(Beginning of Extracted data)
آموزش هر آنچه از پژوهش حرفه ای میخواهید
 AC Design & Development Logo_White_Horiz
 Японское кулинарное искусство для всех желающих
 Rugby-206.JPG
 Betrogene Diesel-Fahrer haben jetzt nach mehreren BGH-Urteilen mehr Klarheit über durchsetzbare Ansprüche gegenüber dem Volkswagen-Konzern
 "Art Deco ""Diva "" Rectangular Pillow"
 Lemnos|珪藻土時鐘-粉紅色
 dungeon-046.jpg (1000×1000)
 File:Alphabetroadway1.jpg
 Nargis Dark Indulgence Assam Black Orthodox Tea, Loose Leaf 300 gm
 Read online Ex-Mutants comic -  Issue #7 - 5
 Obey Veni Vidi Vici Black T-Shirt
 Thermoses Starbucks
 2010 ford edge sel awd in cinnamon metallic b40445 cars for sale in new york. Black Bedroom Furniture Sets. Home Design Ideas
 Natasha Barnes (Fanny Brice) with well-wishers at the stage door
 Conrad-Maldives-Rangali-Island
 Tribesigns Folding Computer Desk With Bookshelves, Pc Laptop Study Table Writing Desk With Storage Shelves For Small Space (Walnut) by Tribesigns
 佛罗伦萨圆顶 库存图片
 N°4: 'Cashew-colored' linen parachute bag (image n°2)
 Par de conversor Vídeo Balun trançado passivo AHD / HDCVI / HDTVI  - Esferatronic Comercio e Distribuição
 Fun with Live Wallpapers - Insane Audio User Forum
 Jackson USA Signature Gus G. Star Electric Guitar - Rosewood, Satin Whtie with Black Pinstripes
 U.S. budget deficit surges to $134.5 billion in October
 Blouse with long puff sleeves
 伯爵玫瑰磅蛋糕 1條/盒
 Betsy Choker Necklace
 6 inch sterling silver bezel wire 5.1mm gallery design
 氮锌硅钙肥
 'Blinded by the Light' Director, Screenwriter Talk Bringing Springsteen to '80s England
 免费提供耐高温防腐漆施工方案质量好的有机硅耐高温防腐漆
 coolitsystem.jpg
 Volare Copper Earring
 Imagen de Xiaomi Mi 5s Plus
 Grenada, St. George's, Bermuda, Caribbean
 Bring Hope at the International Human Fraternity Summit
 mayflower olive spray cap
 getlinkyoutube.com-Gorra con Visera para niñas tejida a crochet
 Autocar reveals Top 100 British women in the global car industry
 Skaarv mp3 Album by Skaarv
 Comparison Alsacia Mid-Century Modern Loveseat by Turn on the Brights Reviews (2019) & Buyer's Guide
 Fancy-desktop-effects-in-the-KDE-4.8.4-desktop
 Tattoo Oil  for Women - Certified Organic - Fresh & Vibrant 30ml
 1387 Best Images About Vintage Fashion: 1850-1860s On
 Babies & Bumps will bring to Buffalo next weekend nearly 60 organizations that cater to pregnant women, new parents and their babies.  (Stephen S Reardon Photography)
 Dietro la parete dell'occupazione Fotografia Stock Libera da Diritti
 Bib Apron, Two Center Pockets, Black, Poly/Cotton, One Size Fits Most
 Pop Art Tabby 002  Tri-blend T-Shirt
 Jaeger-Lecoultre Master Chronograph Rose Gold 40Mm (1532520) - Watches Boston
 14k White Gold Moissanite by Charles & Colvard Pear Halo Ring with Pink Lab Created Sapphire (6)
(End of Extracted data)
## Problem statement
Output these and nothing else: the lines from the one holding "Dietro la parete" through the final line of the entries above, exactly as they appear.

## Response area
 Dietro la parete dell'occupazione Fotografia Stock Libera da Diritti
 Bib Apron, Two Center Pockets, Black, Poly/Cotton, One Size Fits Most
 Pop Art Tabby 002  Tri-blend T-Shirt
 Jaeger-Lecoultre Master Chronograph Rose Gold 40Mm (1532520) - Watches Boston
 14k White Gold Moissanite by Charles & Colvard Pear Halo Ring with Pink Lab Created Sapphire (6)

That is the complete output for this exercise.